*EXTRAIT:*
---*---

C’est l’histoire d’un homme et de son virus, de leur
rencontre il y a un peu plus de 20 ans à l’époque où dans ses veines couraient
1000 chevaux blancs. C’est l’histoire d’un homme libre qui a refusé les
étiquettes. De séropositif il n’a retenu que le positif, de mort vivant il n’a
retenu que le vivant. Un suivi épisodique, pas de traitement, prendre des
médicaments pour éviter d’être malade lui semblait relever de l’ordre du
pléonasme. Non, lui, il voulait continuer à rire, chanter, danser dans le
soleil et aimer. Surtout aimer. Aimer la vie, même avec son hôte indésirable.
Un passager clandestin discret au début,
presque absent. Mais le pathogène est un malin. Le diabolique a fini par
prendre la tour de contrôle en otage, considérant le corps comme un véhicule
subalterne tout juste apte à lui fournir de quoi survivre.
Eté 2011, les premières manifestations apparaissent.
Trop tard le mal est déjà fait. Une IRM ne fait que confirmer les lésions. La
ponction lombaire ne révèle aucun autre agent pathogène, c’est bien le VIH
l’unique responsable. Nos contacts avec les médecins sont (déjà) difficiles,
teintés d’incompréhensions mutuelles. Pour les blouses blanches, il était
l’inconscient qui n’a eu que ce que sa négligence méritait et moi, sa complice
consentante, je devais me contenter d’avoir encore des yeux pour pleurer à
défaut de n’avoir su les ouvrir à temps. Durant
une brève hospitalisation au cours de laquelle le seul soin qu’il reçoit
quotidiennement est la sacro-sainte trithérapie, ce miracle chimique sensé
mettre le virus en mode « ta gueule », je fais le siège du bureau de
l’interne qui me regarde de haut, me tient dans l’ignorance dédaignant mes
questions. Le savoir est sa richesse, il n’entend pas la partager. C’est mon
zouave lui-même, qui un dimanche midi, dans un réflexe de survie, leur a
signifié de façon péremptoire « je veux rentrer chez moi » après
avoir méthodiquement saccagé le bureau des infirmières, balancé son plateau
repas à la tête de l’aide-soignante qui le nourrissait, oui nourrissait parce
qu’il n’y a pas d’autre terme à l’indigne façon de faire avaler à toute vitesse
cette bouffe infâme, cette bouillie prémâchée, prédigérée, en lui intimant
l’ordre de se dépêcher… après ce coup de semonce affolement du corps médical,
course effrénée dans les couloirs, là ils ont su m’appeler, là je redevenais
quelqu’un alors que depuis 10 jours on me faisait bien sentir que je n’étais
personne.

---*---

*EXTRAITS DE DONNÉES:*
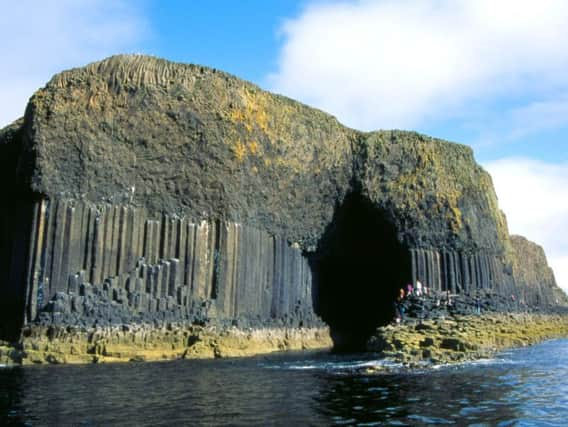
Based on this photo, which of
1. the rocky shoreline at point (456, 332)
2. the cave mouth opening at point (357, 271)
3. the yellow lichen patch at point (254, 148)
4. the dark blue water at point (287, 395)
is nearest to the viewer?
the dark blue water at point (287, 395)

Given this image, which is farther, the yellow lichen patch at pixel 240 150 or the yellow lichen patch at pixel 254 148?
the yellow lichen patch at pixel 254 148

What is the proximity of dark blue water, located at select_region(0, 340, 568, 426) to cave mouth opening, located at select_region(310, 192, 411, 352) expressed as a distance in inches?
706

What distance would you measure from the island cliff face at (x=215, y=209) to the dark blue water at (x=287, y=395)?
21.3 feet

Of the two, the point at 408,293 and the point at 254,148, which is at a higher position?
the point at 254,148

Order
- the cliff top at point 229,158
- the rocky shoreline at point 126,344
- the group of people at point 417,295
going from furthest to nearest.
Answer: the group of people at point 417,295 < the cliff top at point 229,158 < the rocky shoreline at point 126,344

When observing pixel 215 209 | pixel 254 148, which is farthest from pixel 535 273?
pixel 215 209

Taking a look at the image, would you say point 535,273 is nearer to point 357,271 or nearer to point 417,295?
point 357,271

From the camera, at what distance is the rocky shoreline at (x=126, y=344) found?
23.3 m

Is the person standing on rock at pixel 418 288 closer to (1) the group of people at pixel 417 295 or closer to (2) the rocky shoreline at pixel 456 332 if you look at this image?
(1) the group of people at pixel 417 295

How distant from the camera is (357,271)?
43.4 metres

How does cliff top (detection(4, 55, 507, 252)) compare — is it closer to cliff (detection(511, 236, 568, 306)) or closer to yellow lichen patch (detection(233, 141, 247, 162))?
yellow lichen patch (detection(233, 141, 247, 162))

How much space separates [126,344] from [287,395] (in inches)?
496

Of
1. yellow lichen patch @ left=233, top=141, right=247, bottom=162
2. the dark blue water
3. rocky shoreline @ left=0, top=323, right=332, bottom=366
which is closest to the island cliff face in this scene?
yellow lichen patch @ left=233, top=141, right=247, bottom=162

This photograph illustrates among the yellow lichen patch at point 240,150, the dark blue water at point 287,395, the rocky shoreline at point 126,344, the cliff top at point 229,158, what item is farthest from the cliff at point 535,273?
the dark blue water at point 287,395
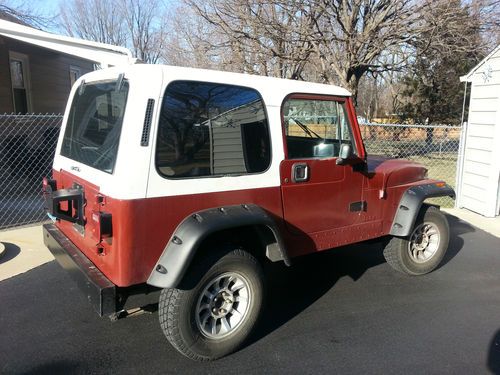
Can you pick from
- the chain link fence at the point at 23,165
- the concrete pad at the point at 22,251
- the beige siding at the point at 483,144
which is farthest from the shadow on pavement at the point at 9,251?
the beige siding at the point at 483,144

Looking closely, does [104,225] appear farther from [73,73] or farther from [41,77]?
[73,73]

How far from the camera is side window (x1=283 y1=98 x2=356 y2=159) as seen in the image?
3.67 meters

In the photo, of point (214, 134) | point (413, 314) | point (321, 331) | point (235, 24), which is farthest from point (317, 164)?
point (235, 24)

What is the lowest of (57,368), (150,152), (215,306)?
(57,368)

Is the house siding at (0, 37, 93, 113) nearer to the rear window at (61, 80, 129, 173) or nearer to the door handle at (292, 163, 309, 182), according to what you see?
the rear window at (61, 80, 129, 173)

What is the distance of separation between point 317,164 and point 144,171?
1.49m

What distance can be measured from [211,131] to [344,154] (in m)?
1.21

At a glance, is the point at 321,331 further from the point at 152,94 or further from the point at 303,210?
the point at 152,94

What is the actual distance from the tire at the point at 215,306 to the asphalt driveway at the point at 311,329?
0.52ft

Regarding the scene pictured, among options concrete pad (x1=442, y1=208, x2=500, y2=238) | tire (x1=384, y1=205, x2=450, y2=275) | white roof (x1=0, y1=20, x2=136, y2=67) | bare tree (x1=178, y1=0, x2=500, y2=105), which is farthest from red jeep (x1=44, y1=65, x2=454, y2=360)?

---*---

*CONSIGNES DE TRAVAIL:*
1. Répondez à ces questions sur le récit de l'homme et de son virus :
(a) À quel moment les premières manifestations apparaissent-elles ?
(b) Quel est le seul soin qu'il reçoit chaque jour pendant sa brève hospitalisation ?
(c) Depuis combien de jours faisait-on sentir à la personne qui raconte qu'elle n'était personne ?
2. Poursuivez le récit de l'homme et de son virus à partir de sa dernière phrase.

*RÉPONSES:*
1.
(a) À l'été 2011.
(b) La trithérapie.
(c) Depuis 10 jours.

2.
Permission jusqu’au lendemain matin mais présence
requise pour la sacro-sainte visite des médecins du lundi matin. Une sortie
définitive est décidée pour l’après-midi, assortie d’une ordonnance et d’un
compte rendu d’hospitalisation où j’apprends que son virus a muté, qu’il est
agressif, qu’ils changent son traitement, que les lésions sont importantes bref
qu’il y a peu d’espoir. Le compte rendu est à l’attention du médecin traitant,
on se parle entre blouses blanches, la famille, elle, ramasse les morceaux,
mais n’a pas le droit de savoir, de comprendre. Mais il va sans dire que la
famille sait ouvrir les enveloppes, même celles dont elle n’est pas le
destinataire et qu’elle sait lire les courriers, même ceux écrits en jargon
médical. Ils ne savent pas que j’ai fait jargon médical 3ème langue
à l’IFSI il y a une paire d’années.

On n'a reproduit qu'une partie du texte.